* [Provided passage]
_ _ _ _ _ _ _

- Born: November 5, 1915 Tacoma, Washington
- Died: August 16, 1995 (aged 79) Searcy, Arkansas
- Education: Harding University, Peabody College, University of California at Berkeley
- Occupation: Bible Professor
- Years active: 1944-1980
- Notable work: The Martin Luther King Story: A Study in Apostasy, Agitation, and Anarchy
- Spouse: Mary
- Children: 6

= James D. Bales =

American minister (1915–1995)

James David Bales (November 5, 1915 - August 16, 1995) was an influential Bible professor, controversialist and administrator at Harding University (then Harding College) for almost forty years.

==Early life and education==

He was born in Tacoma, Washington, but soon moved to Albany, Georgia. He was eleven when his parents were both killed by a train. He then lived with his grandparents in Fitzgerald, Georgia and attended the Woodward Academy, where he was a wrestler. In 1932, he went to Georgia Tech High School, graduating in 1933. He received his bachelor of arts degree at Harding College, where he was also a state wrestling champion in 1936, and received a master's degree at George Peabody college, followed by a doctorate in theological studies at the University of California, Berkeley.

==Later life and work==

He was widely known for his conservative viewpoints, both in religious matters and in politics through his work with the college's American Studies Institute and an adjacent institute, the National Education Program. Working closely with the founder of the National Education Program (NEP), Harding President and nationally known conservative activist George S. Benson, Bales played a leading role in establishing Harding, through the work of the National Education Program and School of American Studies, as a nationally known center for conservative activism. He published, among other works, The Martin Luther King Story: a Study in Apostasy, Agitation, and Anarchy, which attacks King as a radical and a communist.

One of Bales' opponents, Don Haymes, concisely summarized a widespread view of Bales in a 1977 essay (which represented the views of a faction within the Churches of Christ opposed to the strong political and theological conservatism represented by Bales, Benson, and the School of American Studies):

In the beginning, 30 or more years ago, he was Young Lochinvar riding out of the West, a newly minted Doctor of Philosophy from Berkeley, boldly slaying the dragons of Error and rescuing the distressed damsels of Truth. If today he seems more like Don Quixote, loping along on a flea-bitten nag, helmet slightly askew, armed with a pen rather than a lance, befuddled by the alchemy of the printed word—it is perhaps only our perceptions which changed; where once we saw dragons and giants, the cold light of time reveals only windmills, and the fair damsels are seen to be homely harridans hawking their ware. ……..

_ _ _ _ _ _ _

* [Stored data]
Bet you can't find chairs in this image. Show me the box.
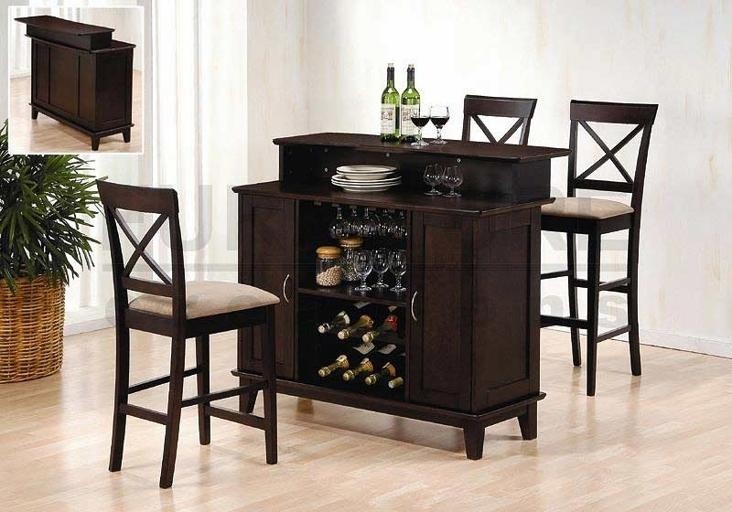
[96,179,282,489]
[541,100,658,396]
[462,94,537,147]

_ _ _ _ _ _ _

* [What this exercise asks]
A. In the James D. Bales article, how old was Bales when his parents were killed?
B. Please transcribe the James D. Bales article from "American minister (1915–1995)" to "of California, Berkeley.".
C. Go on with the James D. Bales article, starting after its last sentence.

* [Exercise results]
A. He was eleven.

B.
American minister (1915–1995)

James David Bales (November 5, 1915 - August 16, 1995) was an influential Bible professor, controversialist and administrator at Harding University (then Harding College) for almost forty years.

==Early life and education==

He was born in Tacoma, Washington, but soon moved to Albany, Georgia. He was eleven when his parents were both killed by a train. He then lived with his grandparents in Fitzgerald, Georgia and attended the Woodward Academy, where he was a wrestler. In 1932, he went to Georgia Tech High School, graduating in 1933. He received his bachelor of arts degree at Harding College, where he was also a state wrestling champion in 1936, and received a master's degree at George Peabody college, followed by a doctorate in theological studies at the University of California, Berkeley.

C.
As an author, Dr. Bales assumes legendary proportions. The Harding Graduate School Library lists 64 separate titles from The Christian Conscientious Objector (1944) to Psalm for Frightened and Frustrated Sheep (1976). He has published most of this remarkable output himself, or with the imprint of obscure purveyors of tracts and Bible school literature; but Baker Book House has issued three volumes and Christian Standard has published another; several, including his most notorious work, The Martin Luther King Story, were put out by Billy James Hargis' Christian Crusade. Beyond the books are countless articles on every item from religious controversy from the Pope to the Pentecostals. Through several serious illnesses and the siring of a trainload of talented and attractive progeny, James Bales has managed to propel himself into the eye of almost every storm confronting the Church of Christ for more than three decades.

Bales is tightly linked to George S. Benson and the National Education Program (NEP) at Harding. Much of his work and advocating for Benson and the NEP, as discussed in Sometimes in the Wrong But Never in Doubt. The influence of the NEP long colored perceptions of Bales and Harding College. A controversy involving Bales' influence at Harding, a dispute between Bales and a Harding professor named James Atteberry, is also covered in Hicks' book. Ostensibly a dispute over the theological soundness of a private paper delivered by Atteberry at a Harding faculty meeting, the dispute seemed to involve dissenting faculty and student opinions regarding the overall zeitgeist of the NEP and political, cultural, and religious conservatism at Harding in general.

In addition, his stance in favor of racial segregation garnered criticism. In 1957, 85% of the Harding students and over 100 faculty members signed a paper stating that they would accept integration at Harding. To stop this, Benson enlisted Bales to ameliorate their concerns. Benson and Bales were against racial integration. Bales argued that segregation should be viewed as a local tradition that should be respected. He stated his belief that God accepted all people, no matter their station in life. However, in the New Testament, the church did not dismantle social hierarchies, and acts that were offensive to some church members (such as the eating of meat sacrificed to idols) were avoided so as not to offend them. Bales argued that racial desegregation should be viewed the same way: as an offensive practice to be avoided. Bales' views on Race slowly changed, and Harding College was eventually integrated, despite his argument for putting off such changes until some time in the distant future.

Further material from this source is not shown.